▶ **RECORD LIST**
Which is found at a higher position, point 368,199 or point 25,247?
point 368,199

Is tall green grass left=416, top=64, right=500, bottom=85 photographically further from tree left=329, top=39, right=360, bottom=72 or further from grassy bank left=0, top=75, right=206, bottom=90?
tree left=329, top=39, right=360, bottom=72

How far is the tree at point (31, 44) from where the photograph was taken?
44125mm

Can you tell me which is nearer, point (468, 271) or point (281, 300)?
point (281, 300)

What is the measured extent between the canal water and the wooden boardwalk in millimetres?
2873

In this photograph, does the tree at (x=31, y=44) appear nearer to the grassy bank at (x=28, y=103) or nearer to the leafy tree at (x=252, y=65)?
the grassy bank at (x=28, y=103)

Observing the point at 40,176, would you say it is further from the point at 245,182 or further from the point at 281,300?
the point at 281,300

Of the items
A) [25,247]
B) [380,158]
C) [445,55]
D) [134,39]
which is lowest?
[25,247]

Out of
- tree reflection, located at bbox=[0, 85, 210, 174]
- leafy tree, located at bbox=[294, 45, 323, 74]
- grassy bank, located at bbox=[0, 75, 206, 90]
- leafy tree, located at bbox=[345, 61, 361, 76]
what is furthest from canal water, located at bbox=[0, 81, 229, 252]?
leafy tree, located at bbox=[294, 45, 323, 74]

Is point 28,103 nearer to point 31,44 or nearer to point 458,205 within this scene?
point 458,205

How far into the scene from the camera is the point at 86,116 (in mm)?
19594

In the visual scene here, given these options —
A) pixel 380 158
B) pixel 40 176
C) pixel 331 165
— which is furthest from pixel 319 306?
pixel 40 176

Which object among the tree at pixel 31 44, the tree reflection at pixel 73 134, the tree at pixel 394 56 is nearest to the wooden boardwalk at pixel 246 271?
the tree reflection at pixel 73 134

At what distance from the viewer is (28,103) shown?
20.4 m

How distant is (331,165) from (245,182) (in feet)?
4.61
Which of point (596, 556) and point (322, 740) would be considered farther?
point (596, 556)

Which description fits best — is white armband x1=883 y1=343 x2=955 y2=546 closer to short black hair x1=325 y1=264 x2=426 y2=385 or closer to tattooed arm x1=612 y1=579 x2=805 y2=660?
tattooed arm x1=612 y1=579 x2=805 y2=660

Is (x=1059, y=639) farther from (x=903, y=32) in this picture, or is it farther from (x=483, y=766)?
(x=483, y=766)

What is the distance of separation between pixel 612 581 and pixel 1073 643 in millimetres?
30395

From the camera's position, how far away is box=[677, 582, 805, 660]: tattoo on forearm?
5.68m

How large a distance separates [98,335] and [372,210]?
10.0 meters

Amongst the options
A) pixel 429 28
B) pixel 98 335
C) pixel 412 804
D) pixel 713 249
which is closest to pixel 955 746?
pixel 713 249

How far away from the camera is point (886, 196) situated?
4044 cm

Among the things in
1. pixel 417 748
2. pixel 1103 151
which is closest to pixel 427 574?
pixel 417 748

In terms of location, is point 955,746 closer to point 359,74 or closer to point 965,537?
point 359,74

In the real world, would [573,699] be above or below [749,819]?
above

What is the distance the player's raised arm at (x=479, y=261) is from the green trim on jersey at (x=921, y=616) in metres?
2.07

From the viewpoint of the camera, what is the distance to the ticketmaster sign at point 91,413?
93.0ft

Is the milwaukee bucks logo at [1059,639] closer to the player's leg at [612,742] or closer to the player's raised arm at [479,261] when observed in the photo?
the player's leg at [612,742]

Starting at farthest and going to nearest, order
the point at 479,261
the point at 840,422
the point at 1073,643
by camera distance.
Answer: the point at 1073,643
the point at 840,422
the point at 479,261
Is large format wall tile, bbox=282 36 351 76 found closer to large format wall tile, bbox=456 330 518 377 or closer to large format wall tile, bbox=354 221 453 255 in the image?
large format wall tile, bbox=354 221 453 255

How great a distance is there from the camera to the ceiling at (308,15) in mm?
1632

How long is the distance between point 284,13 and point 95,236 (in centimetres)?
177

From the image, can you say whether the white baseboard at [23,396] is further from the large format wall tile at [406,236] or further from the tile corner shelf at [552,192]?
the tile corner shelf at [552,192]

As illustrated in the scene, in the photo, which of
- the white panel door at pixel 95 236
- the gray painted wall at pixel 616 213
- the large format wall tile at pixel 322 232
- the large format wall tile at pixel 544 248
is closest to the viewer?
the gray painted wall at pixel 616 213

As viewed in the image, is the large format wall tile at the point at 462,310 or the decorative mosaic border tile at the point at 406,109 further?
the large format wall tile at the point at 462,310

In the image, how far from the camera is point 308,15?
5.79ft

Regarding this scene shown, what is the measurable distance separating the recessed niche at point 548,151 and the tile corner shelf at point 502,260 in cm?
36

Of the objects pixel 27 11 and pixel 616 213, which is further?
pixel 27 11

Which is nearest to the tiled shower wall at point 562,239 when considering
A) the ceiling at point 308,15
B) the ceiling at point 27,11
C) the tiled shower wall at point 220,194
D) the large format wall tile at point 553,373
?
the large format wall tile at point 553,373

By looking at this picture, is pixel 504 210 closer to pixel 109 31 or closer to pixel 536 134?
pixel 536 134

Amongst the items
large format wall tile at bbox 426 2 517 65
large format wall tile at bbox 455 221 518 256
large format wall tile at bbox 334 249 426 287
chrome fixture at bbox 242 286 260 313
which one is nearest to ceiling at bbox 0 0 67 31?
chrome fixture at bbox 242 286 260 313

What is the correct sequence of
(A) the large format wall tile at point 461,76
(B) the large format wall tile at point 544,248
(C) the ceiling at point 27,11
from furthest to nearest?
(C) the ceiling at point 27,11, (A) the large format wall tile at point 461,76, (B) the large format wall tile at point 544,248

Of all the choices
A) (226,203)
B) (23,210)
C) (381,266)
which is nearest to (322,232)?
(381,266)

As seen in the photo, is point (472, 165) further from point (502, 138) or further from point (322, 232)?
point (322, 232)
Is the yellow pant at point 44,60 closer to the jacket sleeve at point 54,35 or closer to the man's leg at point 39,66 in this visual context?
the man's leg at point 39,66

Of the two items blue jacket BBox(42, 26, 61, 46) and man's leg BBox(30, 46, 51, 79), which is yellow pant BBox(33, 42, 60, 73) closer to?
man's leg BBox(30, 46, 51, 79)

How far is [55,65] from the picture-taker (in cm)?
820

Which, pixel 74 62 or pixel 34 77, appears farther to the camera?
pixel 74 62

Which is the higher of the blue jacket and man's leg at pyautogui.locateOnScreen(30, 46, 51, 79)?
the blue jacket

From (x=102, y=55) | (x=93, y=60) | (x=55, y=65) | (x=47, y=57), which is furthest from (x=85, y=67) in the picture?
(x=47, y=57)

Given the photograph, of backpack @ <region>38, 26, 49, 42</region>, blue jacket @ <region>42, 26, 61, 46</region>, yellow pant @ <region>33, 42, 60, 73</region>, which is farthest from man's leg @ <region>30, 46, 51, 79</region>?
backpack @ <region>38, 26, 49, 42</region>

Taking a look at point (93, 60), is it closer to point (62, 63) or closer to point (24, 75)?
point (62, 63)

▶ **PROBLEM TO WORK ON**
Each record above should be output again exactly.

▶ **OUTPUT**
Which is found at a higher position, point 368,199 or point 25,247?
point 368,199

Is tall green grass left=416, top=64, right=500, bottom=85 photographically further from tree left=329, top=39, right=360, bottom=72 or further from grassy bank left=0, top=75, right=206, bottom=90?
tree left=329, top=39, right=360, bottom=72

How far is the tree at point (31, 44) from where the photograph was taken?
44125mm

Can you tell me which is nearer, point (468, 271) or point (281, 300)?
point (281, 300)

What is the measured extent between the canal water and the wooden boardwalk in millimetres?
2873

In this photograph, does the tree at (x=31, y=44) appear nearer to the grassy bank at (x=28, y=103) or nearer to the leafy tree at (x=252, y=65)?
the grassy bank at (x=28, y=103)

Observing the point at 40,176, would you say it is further from the point at 245,182 or further from the point at 281,300?
the point at 281,300

Of the items
A) [25,247]
B) [380,158]
C) [445,55]
D) [134,39]
which is lowest?
[25,247]

Out of
- tree reflection, located at bbox=[0, 85, 210, 174]
- leafy tree, located at bbox=[294, 45, 323, 74]
- grassy bank, located at bbox=[0, 75, 206, 90]
- leafy tree, located at bbox=[345, 61, 361, 76]
what is furthest from canal water, located at bbox=[0, 81, 229, 252]?
leafy tree, located at bbox=[294, 45, 323, 74]

Is point 28,103 nearer to point 31,44 or nearer to point 458,205 within this scene?
point 458,205

How far into the scene from the camera is the point at 86,116 (in mm)?
19594

In the visual scene here, given these options —
A) pixel 380 158
B) pixel 40 176
C) pixel 331 165
— which is furthest from pixel 319 306?
pixel 40 176

Which object among the tree at pixel 31 44, the tree reflection at pixel 73 134, the tree at pixel 394 56 is nearest to the wooden boardwalk at pixel 246 271?
the tree reflection at pixel 73 134

At what distance from the viewer is (28,103) shown?
20.4 m

How distant is (331,165) from (245,182) (in feet)?
4.61
Which of point (596, 556) and point (322, 740) would be considered farther?
point (596, 556)

Which description fits best — is white armband x1=883 y1=343 x2=955 y2=546 closer to short black hair x1=325 y1=264 x2=426 y2=385 or closer to tattooed arm x1=612 y1=579 x2=805 y2=660?
tattooed arm x1=612 y1=579 x2=805 y2=660

Is (x=1059, y=639) farther from (x=903, y=32) in this picture, or is it farther from (x=483, y=766)?
(x=483, y=766)

What is the distance of separation between pixel 612 581 and pixel 1073 643 in millimetres?
30395

From the camera's position, how far away is box=[677, 582, 805, 660]: tattoo on forearm?
5.68m

How large a distance separates [98,335] and [372,210]?
10.0 meters

Amongst the options
A) pixel 429 28
B) pixel 98 335
C) pixel 412 804
D) pixel 713 249
which is closest to pixel 955 746?
pixel 713 249

How far away from the camera is point (886, 196) situated?
4044 cm

Among the things in
1. pixel 417 748
2. pixel 1103 151
which is closest to pixel 427 574?
pixel 417 748

In terms of location, is point 955,746 closer to point 359,74 or closer to point 965,537?
point 359,74

In the real world, would [573,699] be above or below [749,819]?
above

What is the distance the player's raised arm at (x=479, y=261) is from the green trim on jersey at (x=921, y=616) in metres?
2.07

From the viewpoint of the camera, what is the distance to the ticketmaster sign at point 91,413?
93.0ft

Is the milwaukee bucks logo at [1059,639] closer to the player's leg at [612,742] or closer to the player's raised arm at [479,261] when observed in the photo?
the player's leg at [612,742]

Starting at farthest and going to nearest, order
the point at 479,261
the point at 840,422
the point at 1073,643
by camera distance.
Answer: the point at 1073,643
the point at 840,422
the point at 479,261
Is large format wall tile, bbox=282 36 351 76 found closer to large format wall tile, bbox=456 330 518 377 or closer to large format wall tile, bbox=354 221 453 255 in the image?
large format wall tile, bbox=354 221 453 255

How great a distance is there from the camera to the ceiling at (308,15) in mm?
1632

How long is the distance between point 284,13 and point 95,236 (in centimetres)?
177

From the image, can you say whether the white baseboard at [23,396] is further from the large format wall tile at [406,236] or further from the tile corner shelf at [552,192]?
the tile corner shelf at [552,192]

As illustrated in the scene, in the photo, which of
- the white panel door at pixel 95 236
- the gray painted wall at pixel 616 213
- the large format wall tile at pixel 322 232
- the large format wall tile at pixel 544 248
is closest to the viewer?
the gray painted wall at pixel 616 213

As viewed in the image, is the large format wall tile at the point at 462,310 or the decorative mosaic border tile at the point at 406,109 further?
the large format wall tile at the point at 462,310

In the image, how far from the camera is point 308,15?
5.79ft

Regarding this scene shown, what is the measurable distance separating the recessed niche at point 548,151 and the tile corner shelf at point 502,260 in cm?
36

Of the objects pixel 27 11 and pixel 616 213, which is further?
pixel 27 11

Which is nearest to the tiled shower wall at point 562,239 when considering
A) the ceiling at point 308,15
B) the ceiling at point 27,11
C) the tiled shower wall at point 220,194
D) the large format wall tile at point 553,373
?
the large format wall tile at point 553,373

By looking at this picture, is pixel 504 210 closer to pixel 109 31 or closer to pixel 536 134?
pixel 536 134

Amongst the items
large format wall tile at bbox 426 2 517 65
large format wall tile at bbox 455 221 518 256
large format wall tile at bbox 334 249 426 287
chrome fixture at bbox 242 286 260 313
which one is nearest to ceiling at bbox 0 0 67 31?
chrome fixture at bbox 242 286 260 313

What is the correct sequence of
(A) the large format wall tile at point 461,76
(B) the large format wall tile at point 544,248
(C) the ceiling at point 27,11
from furthest to nearest?
(C) the ceiling at point 27,11, (A) the large format wall tile at point 461,76, (B) the large format wall tile at point 544,248

Of all the choices
A) (226,203)
B) (23,210)
C) (381,266)
which is nearest to (322,232)?
(381,266)

As seen in the photo, is point (472, 165) further from point (502, 138) or further from point (322, 232)?
point (322, 232)
Is the yellow pant at point 44,60 closer to the jacket sleeve at point 54,35 or closer to the man's leg at point 39,66 in this visual context?
the man's leg at point 39,66

Of the two items blue jacket BBox(42, 26, 61, 46) and man's leg BBox(30, 46, 51, 79), which is yellow pant BBox(33, 42, 60, 73) closer to?
man's leg BBox(30, 46, 51, 79)

How far is [55,65] from the picture-taker (in cm)?
820

Which, pixel 74 62 or pixel 34 77, appears farther to the camera?
pixel 74 62

Which is the higher of the blue jacket and man's leg at pyautogui.locateOnScreen(30, 46, 51, 79)?
the blue jacket

From (x=102, y=55) | (x=93, y=60) | (x=55, y=65) | (x=47, y=57), which is furthest from (x=85, y=67) in the picture?
(x=47, y=57)

Given the photograph, of backpack @ <region>38, 26, 49, 42</region>, blue jacket @ <region>42, 26, 61, 46</region>, yellow pant @ <region>33, 42, 60, 73</region>, which is farthest from man's leg @ <region>30, 46, 51, 79</region>?
backpack @ <region>38, 26, 49, 42</region>

Taking a look at point (93, 60), is it closer to point (62, 63) or closer to point (24, 75)?
point (62, 63)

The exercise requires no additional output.